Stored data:
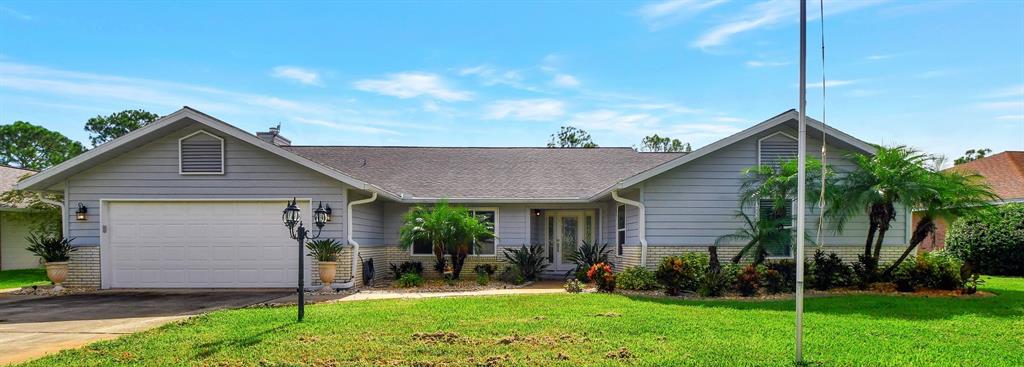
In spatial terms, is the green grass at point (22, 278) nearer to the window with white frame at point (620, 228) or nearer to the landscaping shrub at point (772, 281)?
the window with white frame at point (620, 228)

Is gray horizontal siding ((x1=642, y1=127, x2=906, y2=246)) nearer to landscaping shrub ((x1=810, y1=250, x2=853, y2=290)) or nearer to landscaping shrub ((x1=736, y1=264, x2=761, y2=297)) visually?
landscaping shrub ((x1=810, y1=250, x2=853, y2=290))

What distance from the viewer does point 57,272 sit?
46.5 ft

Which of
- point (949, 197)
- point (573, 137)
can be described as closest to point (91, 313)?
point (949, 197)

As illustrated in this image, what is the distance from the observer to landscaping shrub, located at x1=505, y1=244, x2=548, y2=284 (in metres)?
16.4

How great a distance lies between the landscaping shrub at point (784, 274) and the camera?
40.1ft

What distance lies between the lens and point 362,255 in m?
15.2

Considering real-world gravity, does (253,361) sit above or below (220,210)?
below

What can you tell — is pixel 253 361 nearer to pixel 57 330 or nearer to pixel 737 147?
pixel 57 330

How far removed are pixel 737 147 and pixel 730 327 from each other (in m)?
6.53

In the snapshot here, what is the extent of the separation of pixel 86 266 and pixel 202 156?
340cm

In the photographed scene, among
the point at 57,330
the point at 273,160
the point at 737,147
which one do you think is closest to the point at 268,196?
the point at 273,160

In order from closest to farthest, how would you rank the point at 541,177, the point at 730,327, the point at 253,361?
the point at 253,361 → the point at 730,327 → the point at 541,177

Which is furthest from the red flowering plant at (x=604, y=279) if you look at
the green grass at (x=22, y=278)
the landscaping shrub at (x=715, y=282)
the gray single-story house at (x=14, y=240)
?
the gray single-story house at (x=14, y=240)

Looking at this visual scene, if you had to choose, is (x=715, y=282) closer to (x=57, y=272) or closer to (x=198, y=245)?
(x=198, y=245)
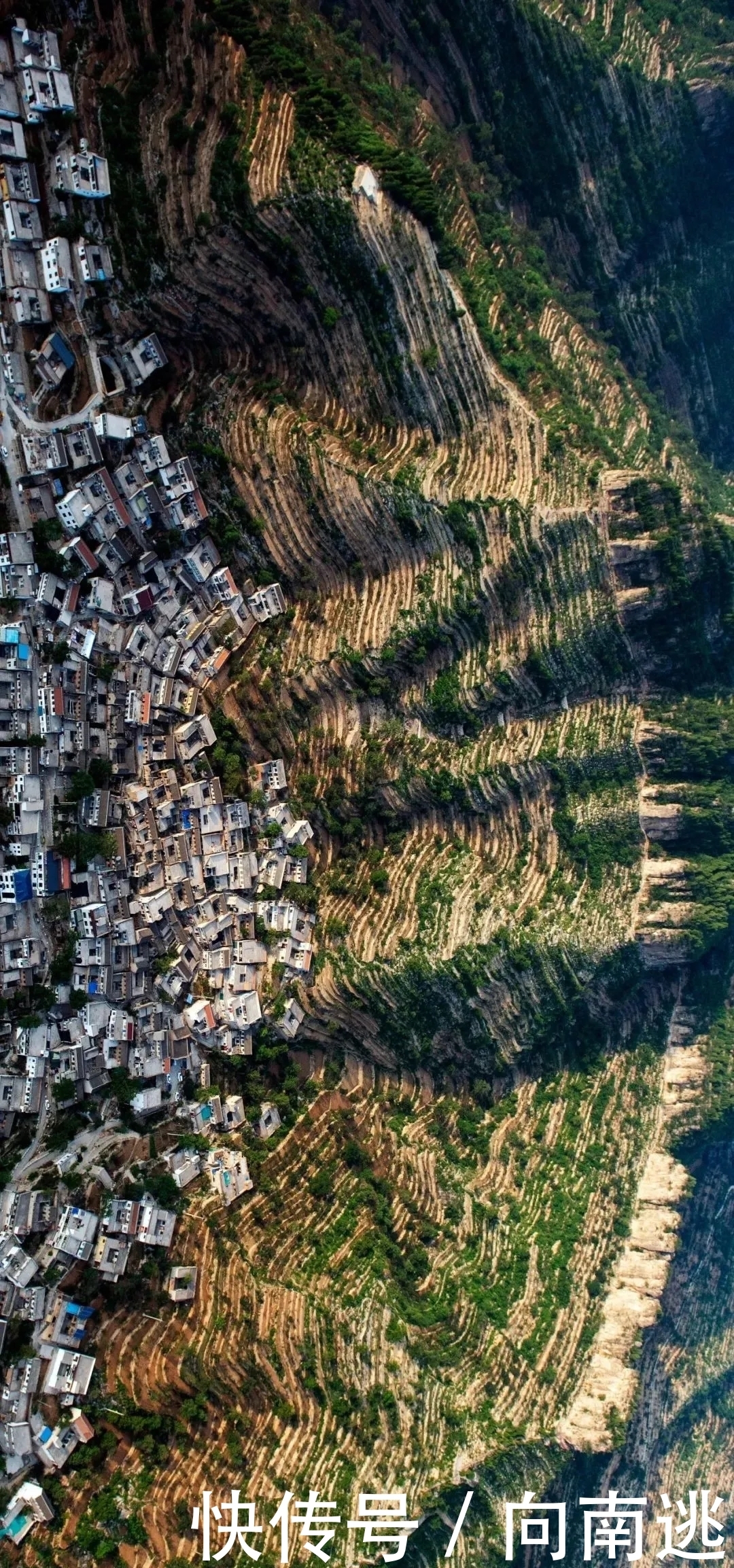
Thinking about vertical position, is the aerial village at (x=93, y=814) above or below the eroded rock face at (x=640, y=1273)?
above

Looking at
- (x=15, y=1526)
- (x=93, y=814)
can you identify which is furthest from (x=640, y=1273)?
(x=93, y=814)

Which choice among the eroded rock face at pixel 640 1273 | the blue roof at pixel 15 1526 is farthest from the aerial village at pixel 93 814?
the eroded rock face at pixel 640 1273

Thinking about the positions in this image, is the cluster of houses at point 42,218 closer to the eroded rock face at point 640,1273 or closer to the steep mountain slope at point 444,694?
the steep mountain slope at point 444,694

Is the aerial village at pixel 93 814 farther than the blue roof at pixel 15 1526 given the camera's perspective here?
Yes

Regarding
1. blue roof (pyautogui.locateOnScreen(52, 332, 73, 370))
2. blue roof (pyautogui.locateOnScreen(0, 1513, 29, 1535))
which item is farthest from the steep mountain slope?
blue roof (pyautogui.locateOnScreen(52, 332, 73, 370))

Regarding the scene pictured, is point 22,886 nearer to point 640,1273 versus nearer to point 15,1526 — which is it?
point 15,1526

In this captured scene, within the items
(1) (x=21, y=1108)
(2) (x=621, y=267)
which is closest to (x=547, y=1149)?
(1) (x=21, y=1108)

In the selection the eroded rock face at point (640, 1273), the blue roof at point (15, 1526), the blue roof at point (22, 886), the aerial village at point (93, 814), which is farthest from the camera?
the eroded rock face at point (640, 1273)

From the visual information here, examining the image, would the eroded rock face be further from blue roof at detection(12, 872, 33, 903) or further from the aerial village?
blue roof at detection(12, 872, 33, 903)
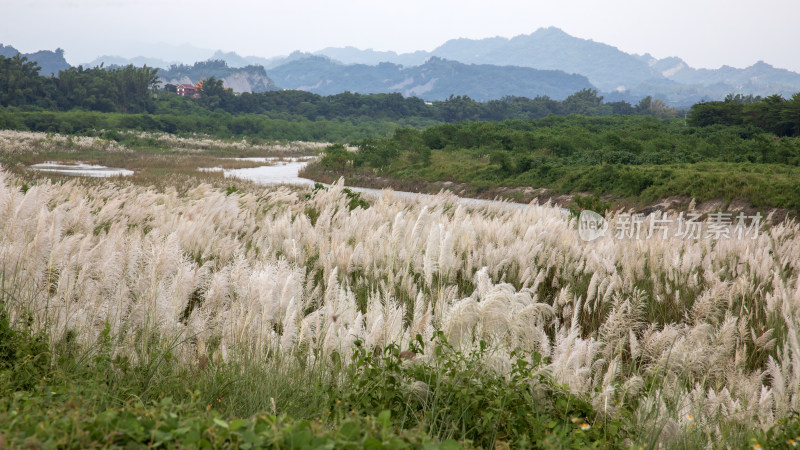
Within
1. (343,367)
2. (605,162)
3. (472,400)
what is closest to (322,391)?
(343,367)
* * *
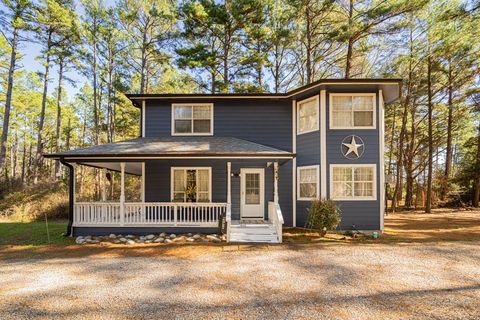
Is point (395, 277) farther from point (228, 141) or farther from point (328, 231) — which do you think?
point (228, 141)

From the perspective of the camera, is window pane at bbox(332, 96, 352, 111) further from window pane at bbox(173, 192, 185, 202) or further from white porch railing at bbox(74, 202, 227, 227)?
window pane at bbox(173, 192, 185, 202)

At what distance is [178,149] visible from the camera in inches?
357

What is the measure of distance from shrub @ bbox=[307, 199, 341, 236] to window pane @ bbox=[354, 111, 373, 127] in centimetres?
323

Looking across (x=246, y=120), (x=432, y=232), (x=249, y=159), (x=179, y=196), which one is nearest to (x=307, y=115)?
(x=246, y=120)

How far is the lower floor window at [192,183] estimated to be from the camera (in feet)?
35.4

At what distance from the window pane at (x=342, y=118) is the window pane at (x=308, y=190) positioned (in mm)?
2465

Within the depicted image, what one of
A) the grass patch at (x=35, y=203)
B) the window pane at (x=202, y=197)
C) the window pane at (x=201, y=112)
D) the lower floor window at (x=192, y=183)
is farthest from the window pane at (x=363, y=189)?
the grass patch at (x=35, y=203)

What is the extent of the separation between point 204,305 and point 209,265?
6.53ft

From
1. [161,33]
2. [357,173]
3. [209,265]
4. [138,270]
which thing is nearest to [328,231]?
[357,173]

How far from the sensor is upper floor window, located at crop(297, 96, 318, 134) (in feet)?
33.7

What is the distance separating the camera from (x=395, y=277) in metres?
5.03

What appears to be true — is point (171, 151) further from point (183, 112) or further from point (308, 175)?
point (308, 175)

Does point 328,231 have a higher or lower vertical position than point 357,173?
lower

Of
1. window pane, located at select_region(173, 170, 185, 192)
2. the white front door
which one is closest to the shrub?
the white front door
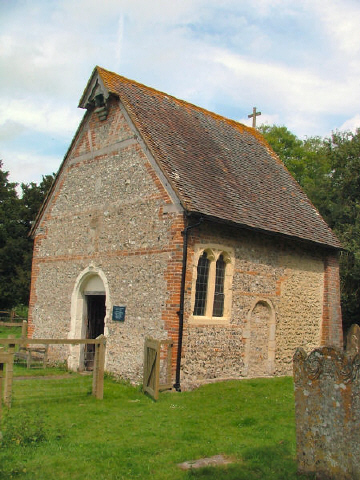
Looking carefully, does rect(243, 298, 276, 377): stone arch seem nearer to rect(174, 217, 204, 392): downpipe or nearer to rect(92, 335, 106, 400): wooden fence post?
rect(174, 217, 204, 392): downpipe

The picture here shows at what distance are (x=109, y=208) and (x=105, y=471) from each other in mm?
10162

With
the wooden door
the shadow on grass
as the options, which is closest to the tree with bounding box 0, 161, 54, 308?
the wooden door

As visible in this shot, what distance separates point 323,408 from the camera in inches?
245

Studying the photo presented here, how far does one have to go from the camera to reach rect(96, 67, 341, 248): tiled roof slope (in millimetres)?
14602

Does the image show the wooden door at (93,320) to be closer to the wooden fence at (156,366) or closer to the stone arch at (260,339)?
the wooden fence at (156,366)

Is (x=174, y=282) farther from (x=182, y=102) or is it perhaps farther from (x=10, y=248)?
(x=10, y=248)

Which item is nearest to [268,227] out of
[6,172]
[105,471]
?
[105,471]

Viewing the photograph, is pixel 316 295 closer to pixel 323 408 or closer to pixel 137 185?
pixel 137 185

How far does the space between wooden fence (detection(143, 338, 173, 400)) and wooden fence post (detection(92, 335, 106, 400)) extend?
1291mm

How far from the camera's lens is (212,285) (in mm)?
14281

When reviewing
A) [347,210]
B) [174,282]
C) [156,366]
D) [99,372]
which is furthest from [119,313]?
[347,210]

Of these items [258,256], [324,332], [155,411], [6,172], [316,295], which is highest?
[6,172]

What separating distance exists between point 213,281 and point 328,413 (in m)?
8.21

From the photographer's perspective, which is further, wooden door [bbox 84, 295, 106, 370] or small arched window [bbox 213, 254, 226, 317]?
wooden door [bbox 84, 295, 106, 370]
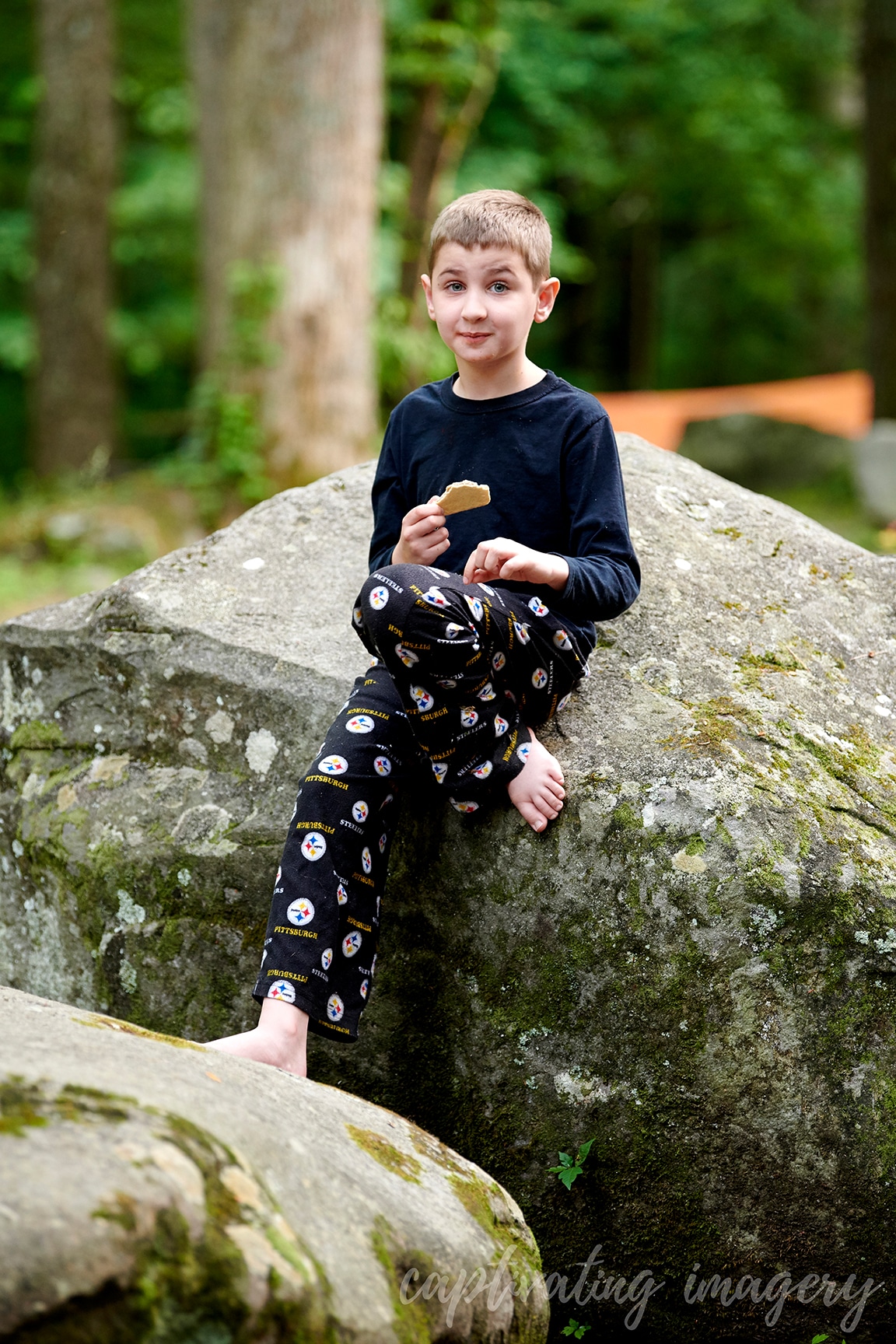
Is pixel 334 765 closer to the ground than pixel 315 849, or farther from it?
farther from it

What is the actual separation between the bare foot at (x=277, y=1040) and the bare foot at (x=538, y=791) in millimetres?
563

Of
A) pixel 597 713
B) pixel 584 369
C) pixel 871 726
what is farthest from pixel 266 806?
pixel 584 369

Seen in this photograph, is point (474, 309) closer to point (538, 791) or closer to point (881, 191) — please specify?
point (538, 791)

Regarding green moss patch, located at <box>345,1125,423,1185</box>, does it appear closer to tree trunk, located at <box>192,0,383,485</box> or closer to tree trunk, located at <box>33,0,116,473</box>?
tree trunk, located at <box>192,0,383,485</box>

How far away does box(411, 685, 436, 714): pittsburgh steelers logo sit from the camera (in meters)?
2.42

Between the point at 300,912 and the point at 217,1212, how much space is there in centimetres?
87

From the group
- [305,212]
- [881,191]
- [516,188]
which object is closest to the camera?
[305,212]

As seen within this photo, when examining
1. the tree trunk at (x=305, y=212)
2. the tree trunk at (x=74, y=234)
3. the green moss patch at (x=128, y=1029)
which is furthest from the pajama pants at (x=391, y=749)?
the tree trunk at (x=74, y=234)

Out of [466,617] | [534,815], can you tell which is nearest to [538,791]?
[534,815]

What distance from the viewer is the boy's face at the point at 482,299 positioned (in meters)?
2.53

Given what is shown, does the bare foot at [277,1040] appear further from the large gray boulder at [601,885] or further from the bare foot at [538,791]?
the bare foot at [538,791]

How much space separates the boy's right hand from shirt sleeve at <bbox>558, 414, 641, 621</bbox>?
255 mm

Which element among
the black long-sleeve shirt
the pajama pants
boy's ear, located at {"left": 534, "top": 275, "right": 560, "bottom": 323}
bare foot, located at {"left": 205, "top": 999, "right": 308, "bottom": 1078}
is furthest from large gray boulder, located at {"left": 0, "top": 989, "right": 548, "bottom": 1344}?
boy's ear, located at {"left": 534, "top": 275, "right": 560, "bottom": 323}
---
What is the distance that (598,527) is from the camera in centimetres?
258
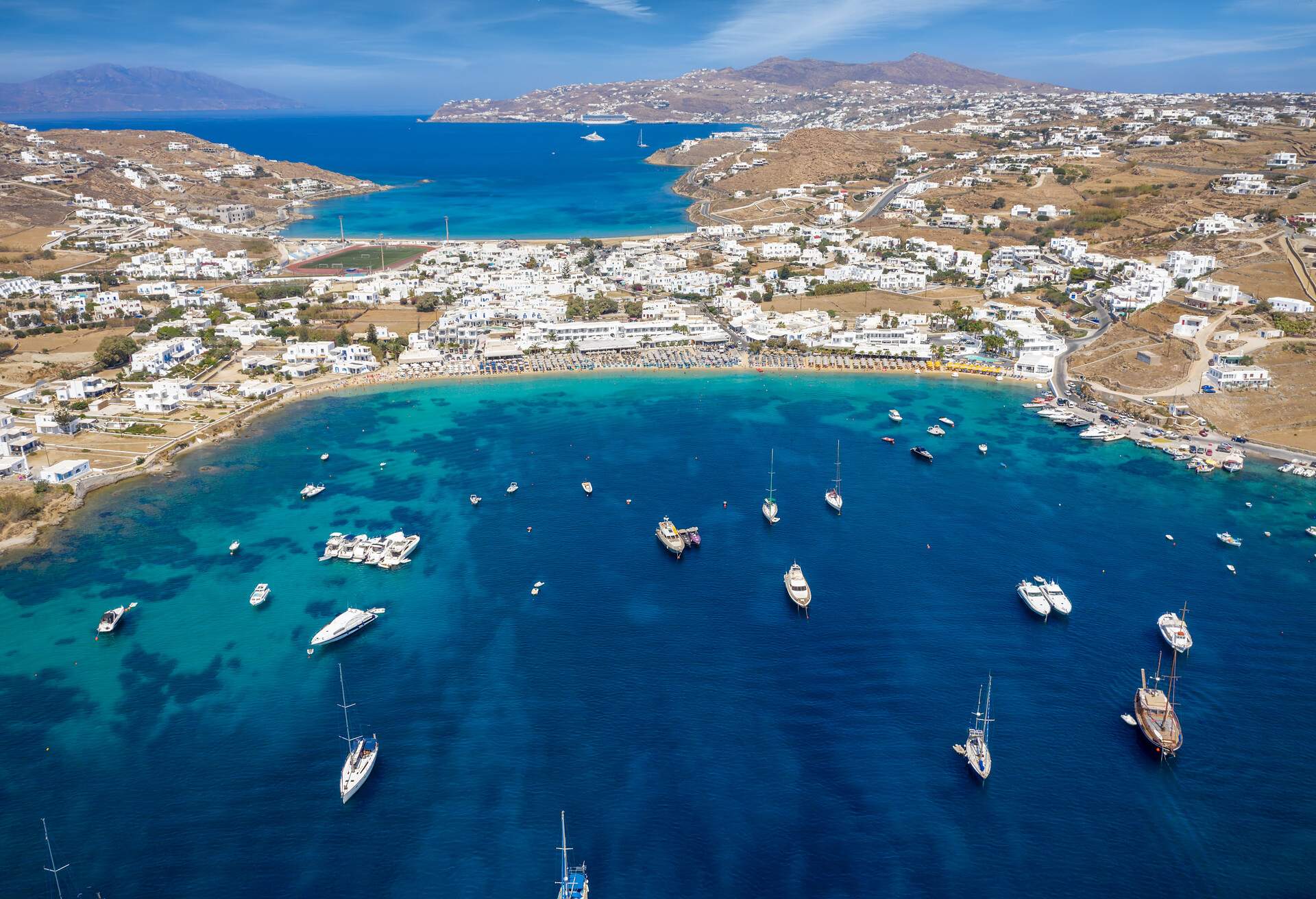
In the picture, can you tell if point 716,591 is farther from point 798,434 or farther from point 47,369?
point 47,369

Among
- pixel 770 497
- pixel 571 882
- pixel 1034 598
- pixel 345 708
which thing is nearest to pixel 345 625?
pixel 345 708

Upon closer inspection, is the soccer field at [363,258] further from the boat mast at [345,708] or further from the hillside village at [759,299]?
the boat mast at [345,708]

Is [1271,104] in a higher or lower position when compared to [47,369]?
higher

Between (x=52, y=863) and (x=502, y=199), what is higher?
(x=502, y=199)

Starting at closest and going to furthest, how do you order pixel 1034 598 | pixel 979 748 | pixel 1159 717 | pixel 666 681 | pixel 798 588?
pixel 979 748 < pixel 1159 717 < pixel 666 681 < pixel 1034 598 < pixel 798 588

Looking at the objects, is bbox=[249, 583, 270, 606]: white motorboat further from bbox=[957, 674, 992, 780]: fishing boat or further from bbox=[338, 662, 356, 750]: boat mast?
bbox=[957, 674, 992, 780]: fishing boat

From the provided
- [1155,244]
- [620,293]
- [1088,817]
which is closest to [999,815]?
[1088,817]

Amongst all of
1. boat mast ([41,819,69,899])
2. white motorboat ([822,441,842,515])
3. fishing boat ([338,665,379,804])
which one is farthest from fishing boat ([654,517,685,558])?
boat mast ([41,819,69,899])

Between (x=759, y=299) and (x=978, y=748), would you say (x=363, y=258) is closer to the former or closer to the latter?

GIVEN PROBLEM
How many of the lines above contain the word "nearest"? Reply with the number alone.

ANSWER TO THIS TASK
5